### VERSTÄNDNIS PRÜFEN
A) Warum ist laut Textauszug eine Vorschrift, die zu einem Treaty Override führt, grundsätzlich wirksam? Antworten Sie in ein bis drei Sätzen.
B) Stimmen die folgenden Aussagen mit dem Textauszug überein? Antworten Sie jeweils mit Ja oder Nein und zitieren Sie die entscheidenden Worte des Textes.
(i) Körperschaften mit Sitz in Drittstaaten wird der Grundrechtsschutz nach Art. 19 Abs. 3 GG regelmäßig gewährt.
(ii) Ein abkommensverdrängendes Gesetz greift schon allein wegen des Verstoßes gegen den internationalen Vertrag in ein Grundrecht ein.
(iii) Das BVerfG hat ein Treaty Override nahezu uneingeschränkt für zulässig erklärt.
C) Nennen Sie alle Artikel des GG, die im Textauszug genannt werden.

### TEXTAUSZUG

....................

Rz. 246

Da nach den Ausführungen in Rz. 6ff. weder das nationale Recht noch das EU-Recht ein allgemeines Verbot der Doppelbesteuerung enthält, ist eine Vorschrift, die zu einem Treaty Override führt, grundsätzlich wirksam. Sie verstößt allein aus dem Grund, dass sie ein Treaty Override enthält, weder gegen höherrangiges nationales Recht noch gegen EU-Recht. Der gegenteiligen Ansicht des BFH in dem Vorlagebeschluss v. 11.12.2013[1] dürfte angesichts der zwischenzeitlichen Rspr. des BVerfG, die ein Treaty Override nahezu uneingeschränkt für zulässig erklärt hat, nicht zu folgen sein (grundsätzlich hierzu Rz. 3ff.). In Betracht kommt nur ein spezieller Verstoß gegen die Grundrechte des GG. Da nach den obigen Ausführungen (Rz. 243) jedenfalls im Grundsatz davon auszugehen ist, dass § 50d Abs. 10 EStG zu einer Doppelbesteuerung in grenzüberschreitenden Fällen führt, könnte aus diesem Grund ein Eingriff in Grundrechte des benachteiligten Gesellschafters vorliegen.

 

Rz. 247

Im Folgenden wird davon ausgegangen, dass der ausl. Gesellschafter eine natürliche Person und daher grundrechtsberechtigt ist. Da es sich bei der inländischen Gesellschaft um eine Personengesellschaft handelt, wird dieser Fall häufig vorliegen. Ist der ausl. Gesellschafter eine juristische Person, ist zu unterscheiden, ob er in der EU oder in Drittstaaten ansässig ist. Körperschaften, die in der EU ansässig sind, darf der Schutz der Grundrechte trotz Art. 19 Abs. 3 GG nicht verweigert werden, da sonst eine Diskriminierung vorliegt. Daher wird solchen Körperschaften ein dem Grundrechtsschutz inländischer Körperschaften entsprechender Schutz über Art. 2 GG gewährt.[2] Körperschaften, die in Drittstaaten ansässig sind, ist jedoch der Grundrechtsschutz nach Art. 19 Abs. 3 GG regelmäßig versagt. Ob sich insoweit aus Diskriminierungsverboten in internationalen Verträgen oder der Europäischen Menschenrechtskonvention ein Schutz der Körperschaften in Drittstaaten, insbesondere ein Eigentumsschutz und Gleichbehandlungsgebot, ergeben kann, und wieweit dieser reichen würde, ist gegenwärtig noch offen.[3]

 

Rz. 248

Wesentliche Frage bei der Prüfung der Vereinbarkeit einer abkommensverdrängenden Norm mit dem GG ist, ob eine solche Norm, die zu einer Doppelbesteuerung des betroffenen Gesellschafters führt, einen Eingriff in die durch die Grundrechte begründeten subjektiven öffentlichen Rechte dieses Gesellschafters führt, d. h., ob ein Eingriff in den Schutzbereich eines Grundrechts vorliegt. In Betracht kommen die Grundrechte aus Art. 14 GG, eventuell i. V. m. Art. 2 GG, und aus Art. 3 GG. Dabei ist zu berücksichtigen, dass ein abkommensverdrängendes Gesetz nicht allein wegen des Verstoßes gegen den internationalen Vertrag in ein Grundrecht eingreift, sondern dass besondere Umstände hinzutreten müssen. Diese besonderen Umstände liegen m. E. vor, wenn durch die abkommensverdrängende Vorschrift eine Doppelbesteuerung entsteht.

....................

### AUSGELESENE INHALTE
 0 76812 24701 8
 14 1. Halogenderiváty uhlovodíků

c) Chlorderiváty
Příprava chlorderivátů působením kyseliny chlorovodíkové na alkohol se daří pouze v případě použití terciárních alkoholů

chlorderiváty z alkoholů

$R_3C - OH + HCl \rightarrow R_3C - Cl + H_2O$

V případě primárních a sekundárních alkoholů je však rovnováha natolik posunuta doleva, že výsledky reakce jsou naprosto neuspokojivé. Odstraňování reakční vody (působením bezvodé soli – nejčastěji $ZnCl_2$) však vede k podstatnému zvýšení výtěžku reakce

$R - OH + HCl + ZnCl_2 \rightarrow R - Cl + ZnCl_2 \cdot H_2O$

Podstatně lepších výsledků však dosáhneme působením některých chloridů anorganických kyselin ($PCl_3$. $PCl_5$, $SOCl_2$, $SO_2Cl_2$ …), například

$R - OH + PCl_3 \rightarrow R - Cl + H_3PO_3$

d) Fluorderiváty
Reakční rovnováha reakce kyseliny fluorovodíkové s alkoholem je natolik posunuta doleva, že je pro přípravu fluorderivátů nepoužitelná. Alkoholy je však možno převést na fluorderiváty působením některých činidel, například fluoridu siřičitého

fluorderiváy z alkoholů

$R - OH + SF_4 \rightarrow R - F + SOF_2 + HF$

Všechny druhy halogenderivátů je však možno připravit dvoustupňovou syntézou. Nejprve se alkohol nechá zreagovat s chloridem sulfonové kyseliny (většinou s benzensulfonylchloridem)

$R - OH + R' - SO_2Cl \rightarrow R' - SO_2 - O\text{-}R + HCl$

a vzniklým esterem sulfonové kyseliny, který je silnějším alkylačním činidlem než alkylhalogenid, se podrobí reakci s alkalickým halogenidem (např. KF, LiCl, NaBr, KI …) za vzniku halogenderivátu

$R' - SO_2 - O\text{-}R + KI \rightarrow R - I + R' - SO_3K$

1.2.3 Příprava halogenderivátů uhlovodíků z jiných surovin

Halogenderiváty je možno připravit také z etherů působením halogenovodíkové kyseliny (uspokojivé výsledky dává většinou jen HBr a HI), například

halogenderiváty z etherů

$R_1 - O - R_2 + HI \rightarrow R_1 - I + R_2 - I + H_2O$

....................

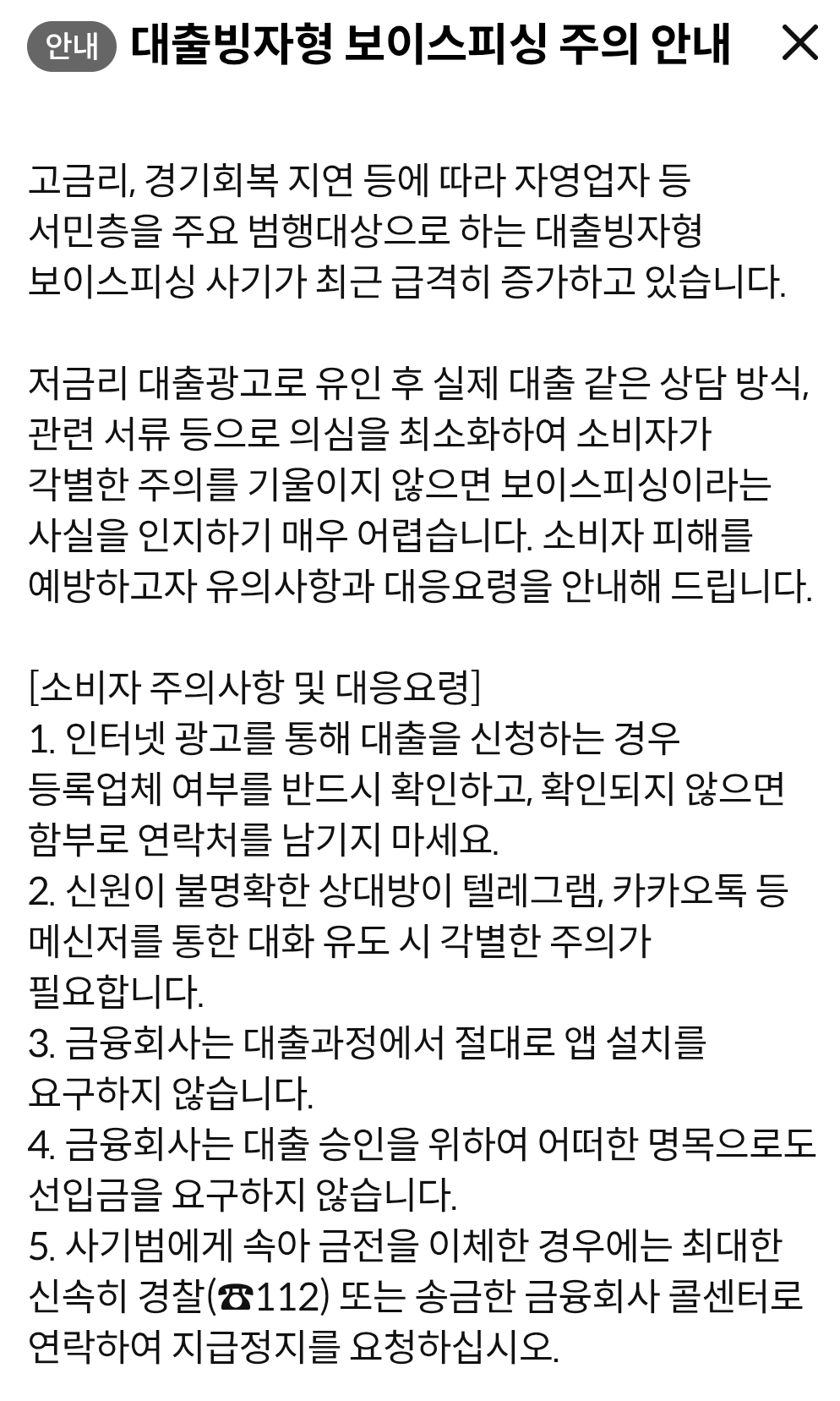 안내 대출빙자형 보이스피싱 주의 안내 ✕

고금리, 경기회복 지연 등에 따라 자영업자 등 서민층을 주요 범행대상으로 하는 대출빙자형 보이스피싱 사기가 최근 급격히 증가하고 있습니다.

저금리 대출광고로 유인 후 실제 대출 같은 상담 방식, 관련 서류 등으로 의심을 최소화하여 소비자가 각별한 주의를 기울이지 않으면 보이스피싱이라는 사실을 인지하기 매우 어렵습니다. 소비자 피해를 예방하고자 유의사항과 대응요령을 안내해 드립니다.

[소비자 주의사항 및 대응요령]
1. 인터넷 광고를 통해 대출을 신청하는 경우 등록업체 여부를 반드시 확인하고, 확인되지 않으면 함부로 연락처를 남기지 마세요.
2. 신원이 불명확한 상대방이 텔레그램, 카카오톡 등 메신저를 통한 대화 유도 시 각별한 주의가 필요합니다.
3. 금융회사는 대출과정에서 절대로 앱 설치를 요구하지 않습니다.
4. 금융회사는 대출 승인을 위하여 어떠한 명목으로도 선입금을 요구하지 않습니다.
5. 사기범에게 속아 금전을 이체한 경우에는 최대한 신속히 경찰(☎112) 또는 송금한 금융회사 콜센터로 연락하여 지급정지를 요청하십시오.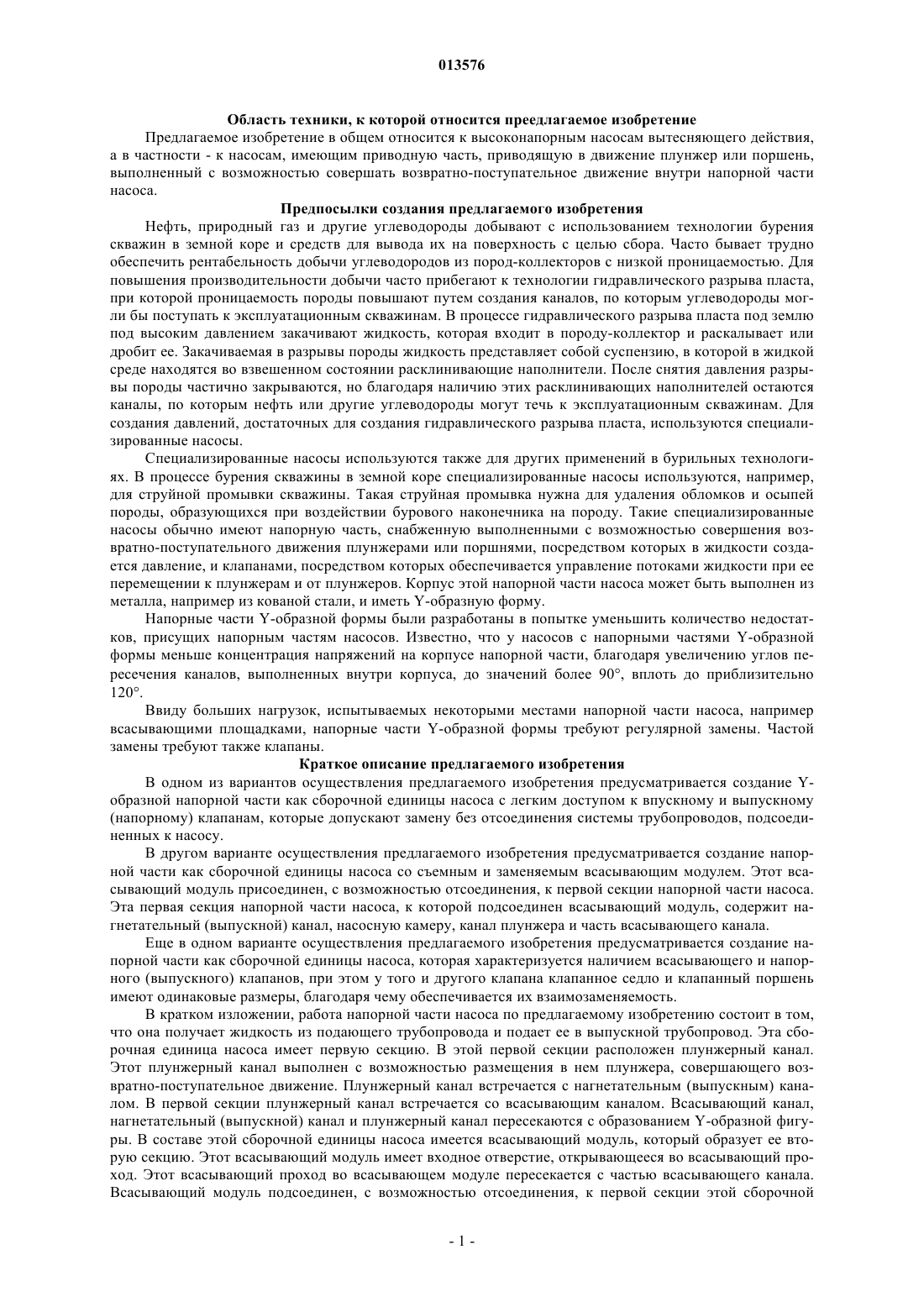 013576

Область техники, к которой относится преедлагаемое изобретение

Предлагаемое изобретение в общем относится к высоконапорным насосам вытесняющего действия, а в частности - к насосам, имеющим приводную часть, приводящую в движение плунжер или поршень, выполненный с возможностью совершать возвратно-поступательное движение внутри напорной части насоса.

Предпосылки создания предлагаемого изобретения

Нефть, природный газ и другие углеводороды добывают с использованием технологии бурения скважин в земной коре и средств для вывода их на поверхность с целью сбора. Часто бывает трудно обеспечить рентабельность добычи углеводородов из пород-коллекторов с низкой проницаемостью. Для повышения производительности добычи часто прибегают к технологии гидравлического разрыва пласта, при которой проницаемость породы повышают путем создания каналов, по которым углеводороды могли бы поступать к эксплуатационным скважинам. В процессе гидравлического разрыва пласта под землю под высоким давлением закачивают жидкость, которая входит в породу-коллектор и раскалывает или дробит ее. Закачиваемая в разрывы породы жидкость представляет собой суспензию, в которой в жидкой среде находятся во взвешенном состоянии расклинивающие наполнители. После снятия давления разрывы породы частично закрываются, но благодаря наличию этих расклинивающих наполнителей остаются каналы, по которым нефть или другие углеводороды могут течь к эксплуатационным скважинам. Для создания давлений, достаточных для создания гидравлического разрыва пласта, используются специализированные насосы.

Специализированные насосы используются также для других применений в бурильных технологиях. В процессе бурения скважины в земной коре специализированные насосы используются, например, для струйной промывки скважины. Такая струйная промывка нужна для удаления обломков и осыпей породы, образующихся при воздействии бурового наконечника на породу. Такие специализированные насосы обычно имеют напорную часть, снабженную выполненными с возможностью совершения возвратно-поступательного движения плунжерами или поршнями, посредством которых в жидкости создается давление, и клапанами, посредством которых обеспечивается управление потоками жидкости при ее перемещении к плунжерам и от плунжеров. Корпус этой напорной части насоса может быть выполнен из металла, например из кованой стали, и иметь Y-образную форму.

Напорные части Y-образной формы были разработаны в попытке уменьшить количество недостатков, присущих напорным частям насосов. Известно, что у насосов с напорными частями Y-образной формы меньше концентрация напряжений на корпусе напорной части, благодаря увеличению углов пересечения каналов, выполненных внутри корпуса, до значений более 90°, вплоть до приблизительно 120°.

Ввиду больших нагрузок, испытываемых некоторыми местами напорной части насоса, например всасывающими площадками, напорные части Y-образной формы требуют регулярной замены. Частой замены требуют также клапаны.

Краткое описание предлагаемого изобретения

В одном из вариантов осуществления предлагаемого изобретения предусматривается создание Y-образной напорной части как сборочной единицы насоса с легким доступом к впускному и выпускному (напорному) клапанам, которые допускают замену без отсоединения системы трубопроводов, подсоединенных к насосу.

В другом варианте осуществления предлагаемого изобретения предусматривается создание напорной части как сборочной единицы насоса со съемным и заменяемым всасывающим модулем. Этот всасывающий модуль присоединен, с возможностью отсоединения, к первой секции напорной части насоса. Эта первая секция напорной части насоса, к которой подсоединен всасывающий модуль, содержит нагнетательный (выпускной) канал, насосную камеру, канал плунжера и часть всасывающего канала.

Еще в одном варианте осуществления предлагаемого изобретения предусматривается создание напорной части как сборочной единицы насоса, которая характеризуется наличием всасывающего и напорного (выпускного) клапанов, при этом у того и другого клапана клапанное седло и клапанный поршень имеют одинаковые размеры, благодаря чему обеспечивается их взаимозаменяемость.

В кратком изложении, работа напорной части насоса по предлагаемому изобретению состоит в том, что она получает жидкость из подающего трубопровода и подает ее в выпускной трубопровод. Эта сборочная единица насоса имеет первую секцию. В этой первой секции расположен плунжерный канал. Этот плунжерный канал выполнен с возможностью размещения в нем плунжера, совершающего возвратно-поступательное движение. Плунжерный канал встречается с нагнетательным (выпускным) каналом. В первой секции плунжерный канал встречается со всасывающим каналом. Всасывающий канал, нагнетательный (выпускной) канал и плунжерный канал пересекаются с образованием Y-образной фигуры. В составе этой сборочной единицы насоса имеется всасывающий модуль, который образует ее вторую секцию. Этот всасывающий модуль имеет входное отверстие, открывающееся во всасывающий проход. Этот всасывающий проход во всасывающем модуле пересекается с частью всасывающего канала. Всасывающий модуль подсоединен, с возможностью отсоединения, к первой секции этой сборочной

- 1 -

....................

### ANTWORTEN NACH NUMMER
A) Eine solche Vorschrift ist grundsätzlich wirksam, weil weder das nationale Recht noch das EU-Recht ein allgemeines Verbot der Doppelbesteuerung enthält. Sie verstößt deshalb nicht schon allein dadurch, dass sie ein Treaty Override enthält, gegen höherrangiges nationales Recht oder gegen EU-Recht.

B)
(i) Nein: „Körperschaften, die in Drittstaaten ansässig sind, ist jedoch der Grundrechtsschutz nach Art. 19 Abs. 3 GG regelmäßig versagt.“
(ii) Nein: „dass ein abkommensverdrängendes Gesetz nicht allein wegen des Verstoßes gegen den internationalen Vertrag in ein Grundrecht eingreift, sondern dass besondere Umstände hinzutreten müssen“
(iii) Ja: „die ein Treaty Override nahezu uneingeschränkt für zulässig erklärt hat“

C) Art. 19 Abs. 3 GG, Art. 2 GG, Art. 14 GG, Art. 3 GG